Page extract:
** BEGIN **

There have been five long cycles since the 16th century (see Table 1), with Britain having completed two of them as hegemon. This led Joachim Rennstich (2001) to argue that the United States might be able to serve as hegemon in another power cycle (but see Chase-Dunn et al 2011).

 

Table 1: Long cycles in the modern system

The long cycle perspective claims to be based on structural functionalist theoretical assumptions about social learning and progress.  Indeed, despite all the attention to the importance of economic power, the word “capitalism” is never mentioned by Modelski and Thompson.[4] Others have pointed out that assertions about progress are troublesome and unnecessary aspects of some theories of sociocultural evolution (Sanderson 1990). Patterns and their causes may be described and explained without the baggage that is involved in normative statements about whether what has happened is good or evil. The explanations in the long cycle theory can be evaluated separately from its functionalist claims about learning and progress.

We should also note that George Modelski (2003) produced a monumental contribution to our knowledge of the population sizes of large cities since the Bronze Age by updating extending the important compendium produced by Tertius Chandler. Modelski saw the emergence of large cities as a central component of sociocultural evolution, a perspective shared by some world-systems scholars (e.g. Inoue et al. 2015) and some historians (Braudel 1984, Morris 2010, 2013).

World-System Theory

The world-system approach is less functionalist and more critical of power. Perhaps this is due in part to its origins during the world revolution of 1968 and the anti-Vietnam war movement, but it may also stem from greater attention to those who live at the bottom of the system (the non-core).  And rather than talking only of economic development and economic comparative advantage, the world-systemists describe and analyze the rise to predominance of capitalism. They employ ideas from both Karl Marx and Max Weber to produce a critical prehension of world historical social change. The world-systems theorists have mainly been sociologists while the long cycle theorists are political scientists. In the 1960s sociologists were busy overthrowing their intellectual parents, especially Talcott Parsons, while political scientists had different ancestors and were more easily able to see the good things in Parsons’s evolutionary synthesis. The main constructor of the world-systems approach in the 1970s were Immanuel Wallerstein, Terence Hopkins, Samir Amin, Andre Gunder Frank and Giovanni Arrighi. While there are interesting and important differences among them, we will focus here primarily on Wallerstein, Hopkins and Arrighi because their approaches are the most germane for the comparison with the long cycle theory.

** END **

Problems to work on:
A – Answer from the passage on long cycles and world-systems:
(i) How many long cycles have there been since the 16th century?
(ii) Whose compendium of large-city population sizes did George Modelski update and extend?
(iii) From which discipline have world-systems theorists mainly come?
B – Resume the passage on long cycles and world-systems after its last sentence.
None of the data is needed.

Recorded data:
** BEGIN **

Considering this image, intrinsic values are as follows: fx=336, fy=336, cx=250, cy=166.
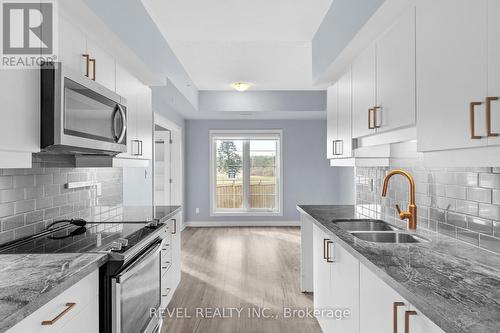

** END **

Responses to the exercise:
A –
(i) Five.
(ii) Tertius Chandler's.
(iii) Sociology.

B –
            Terence Hopkins and Immanuel Wallerstein (1979) described the cyclical rhythms and secular trends of the capitalist world-economy as a stable systemic logic that expands and deepens from its start to its end, but that does not much change its basic nature over time. Giovanni Arrighi (1994) saw overlapping systemic cycles of accumulation in which rising and falling hegemons expand and deepen the commodification of the whole system. His modern world-system oscillates alternates back and forth between more corporatist and more market-organized forms of political structure while the extent of commodification deepens in each round (Arrighi 2006). He builds on Wallerstein’s focus on hegemony as based on comparative advantages in profitable types of production (Wallerstein 1984, 2004). And he utilizes Wallerstein’s idea that each hegemon goes through stages in which the comparative advantage is first based on the production of consumer goods, and then capital goods and then finance capital (see also Arrighi and Silver 1999; Arrighi 2008).  Arrighi was also inspired by the work of Fernand Braudel to focus special attention on the changes in the relationships between finance capital and state power that occurred as the modern world-system evolved.  For both Wallerstein and Arrighi the hegemon is the top end of a global hierarchy that constitutes the modern core/periphery division of labor. Hegemonies are unstable and tend to devolve into hegemonic rivalry as comparative advantages diffuse and the hegemon cannot stay ahead of the curve. Arrighi’s formulation allows for greater evolutionary changes as the modern system expanded and deepened while the Wallerstein/Hopkins formulation depicts a single continuous underlying logic that does not change much except at the beginning and the end of the historical system.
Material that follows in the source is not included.